Stored data:
---------------
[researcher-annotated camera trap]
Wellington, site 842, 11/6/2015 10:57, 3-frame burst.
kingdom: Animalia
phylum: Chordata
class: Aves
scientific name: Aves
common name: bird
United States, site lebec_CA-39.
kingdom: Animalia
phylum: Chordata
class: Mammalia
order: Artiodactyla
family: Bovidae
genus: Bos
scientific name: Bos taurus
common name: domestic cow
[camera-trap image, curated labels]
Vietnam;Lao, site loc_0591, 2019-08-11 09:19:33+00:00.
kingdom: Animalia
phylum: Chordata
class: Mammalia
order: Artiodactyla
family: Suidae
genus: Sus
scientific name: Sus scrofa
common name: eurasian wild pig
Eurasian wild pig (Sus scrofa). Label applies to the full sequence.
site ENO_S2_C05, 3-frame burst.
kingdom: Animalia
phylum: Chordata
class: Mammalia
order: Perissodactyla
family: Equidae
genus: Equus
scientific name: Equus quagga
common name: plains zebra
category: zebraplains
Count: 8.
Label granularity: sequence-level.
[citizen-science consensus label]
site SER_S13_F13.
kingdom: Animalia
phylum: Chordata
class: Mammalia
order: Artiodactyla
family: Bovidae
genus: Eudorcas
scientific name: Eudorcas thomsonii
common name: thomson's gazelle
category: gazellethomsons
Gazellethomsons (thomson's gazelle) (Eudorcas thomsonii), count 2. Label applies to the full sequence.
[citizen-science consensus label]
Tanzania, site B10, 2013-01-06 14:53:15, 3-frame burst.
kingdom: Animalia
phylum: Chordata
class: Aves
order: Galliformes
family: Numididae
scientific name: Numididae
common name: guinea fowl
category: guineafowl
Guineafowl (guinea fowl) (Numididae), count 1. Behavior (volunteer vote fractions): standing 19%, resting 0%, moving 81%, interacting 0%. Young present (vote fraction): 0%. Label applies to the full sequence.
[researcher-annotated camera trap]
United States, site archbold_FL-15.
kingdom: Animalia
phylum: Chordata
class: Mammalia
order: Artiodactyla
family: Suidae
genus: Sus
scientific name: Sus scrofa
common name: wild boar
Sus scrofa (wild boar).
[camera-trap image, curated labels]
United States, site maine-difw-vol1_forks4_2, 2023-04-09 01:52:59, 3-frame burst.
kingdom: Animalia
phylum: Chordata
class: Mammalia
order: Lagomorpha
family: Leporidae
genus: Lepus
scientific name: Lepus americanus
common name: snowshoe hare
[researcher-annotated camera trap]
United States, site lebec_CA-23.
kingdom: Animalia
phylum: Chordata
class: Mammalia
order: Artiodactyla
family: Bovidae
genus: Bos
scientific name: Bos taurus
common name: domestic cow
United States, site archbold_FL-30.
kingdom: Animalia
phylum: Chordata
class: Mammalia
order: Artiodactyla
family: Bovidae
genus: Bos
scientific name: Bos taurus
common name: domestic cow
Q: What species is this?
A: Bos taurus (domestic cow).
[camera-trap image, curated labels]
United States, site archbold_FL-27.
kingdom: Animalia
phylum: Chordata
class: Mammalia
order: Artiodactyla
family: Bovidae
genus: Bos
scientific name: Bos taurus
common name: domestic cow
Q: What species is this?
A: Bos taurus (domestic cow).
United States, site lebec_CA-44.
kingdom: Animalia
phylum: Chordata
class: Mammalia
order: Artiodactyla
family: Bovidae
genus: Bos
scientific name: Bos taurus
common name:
---------------
● **ASSIGNED TASK**
Copy out the data exactly, keeping each line whole.

● **RESPONSE AREA**
[researcher-annotated camera trap]
Wellington, site 842, 11/6/2015 10:57, 3-frame burst.
kingdom: Animalia
phylum: Chordata
class: Aves
scientific name: Aves
common name: bird
United States, site lebec_CA-39.
kingdom: Animalia
phylum: Chordata
class: Mammalia
order: Artiodactyla
family: Bovidae
genus: Bos
scientific name: Bos taurus
common name: domestic cow
[camera-trap image, curated labels]
Vietnam;Lao, site loc_0591, 2019-08-11 09:19:33+00:00.
kingdom: Animalia
phylum: Chordata
class: Mammalia
order: Artiodactyla
family: Suidae
genus: Sus
scientific name: Sus scrofa
common name: eurasian wild pig
Eurasian wild pig (Sus scrofa). Label applies to the full sequence.
site ENO_S2_C05, 3-frame burst.
kingdom: Animalia
phylum: Chordata
class: Mammalia
order: Perissodactyla
family: Equidae
genus: Equus
scientific name: Equus quagga
common name: plains zebra
category: zebraplains
Count: 8.
Label granularity: sequence-level.
[citizen-science consensus label]
site SER_S13_F13.
kingdom: Animalia
phylum: Chordata
class: Mammalia
order: Artiodactyla
family: Bovidae
genus: Eudorcas
scientific name: Eudorcas thomsonii
common name: thomson's gazelle
category: gazellethomsons
Gazellethomsons (thomson's gazelle) (Eudorcas thomsonii), count 2. Label applies to the full sequence.
[citizen-science consensus label]
Tanzania, site B10, 2013-01-06 14:53:15, 3-frame burst.
kingdom: Animalia
phylum: Chordata
class: Aves
order: Galliformes
family: Numididae
scientific name: Numididae
common name: guinea fowl
category: guineafowl
Guineafowl (guinea fowl) (Numididae), count 1. Behavior (volunteer vote fractions): standing 19%, resting 0%, moving 81%, interacting 0%. Young present (vote fraction): 0%. Label applies to the full sequence.
[researcher-annotated camera trap]
United States, site archbold_FL-15.
kingdom: Animalia
phylum: Chordata
class: Mammalia
order: Artiodactyla
family: Suidae
genus: Sus
scientific name: Sus scrofa
common name: wild boar
Sus scrofa (wild boar).
[camera-trap image, curated labels]
United States, site maine-difw-vol1_forks4_2, 2023-04-09 01:52:59, 3-frame burst.
kingdom: Animalia
phylum: Chordata
class: Mammalia
order: Lagomorpha
family: Leporidae
genus: Lepus
scientific name: Lepus americanus
common name: snowshoe hare
[researcher-annotated camera trap]
United States, site lebec_CA-23.
kingdom: Animalia
phylum: Chordata
class: Mammalia
order: Artiodactyla
family: Bovidae
genus: Bos
scientific name: Bos taurus
common name: domestic cow
United States, site archbold_FL-30.
kingdom: Animalia
phylum: Chordata
class: Mammalia
order: Artiodactyla
family: Bovidae
genus: Bos
scientific name: Bos taurus
common name: domestic cow
Q: What species is this?
A: Bos taurus (domestic cow).
[camera-trap image, curated labels]
United States, site archbold_FL-27.
kingdom: Animalia
phylum: Chordata
class: Mammalia
order: Artiodactyla
family: Bovidae
genus: Bos
scientific name: Bos taurus
common name: domestic cow
Q: What species is this?
A: Bos taurus (domestic cow).
United States, site lebec_CA-44.
kingdom: Animalia
phylum: Chordata
class: Mammalia
order: Artiodactyla
family: Bovidae
genus: Bos
scientific name: Bos taurus
common name:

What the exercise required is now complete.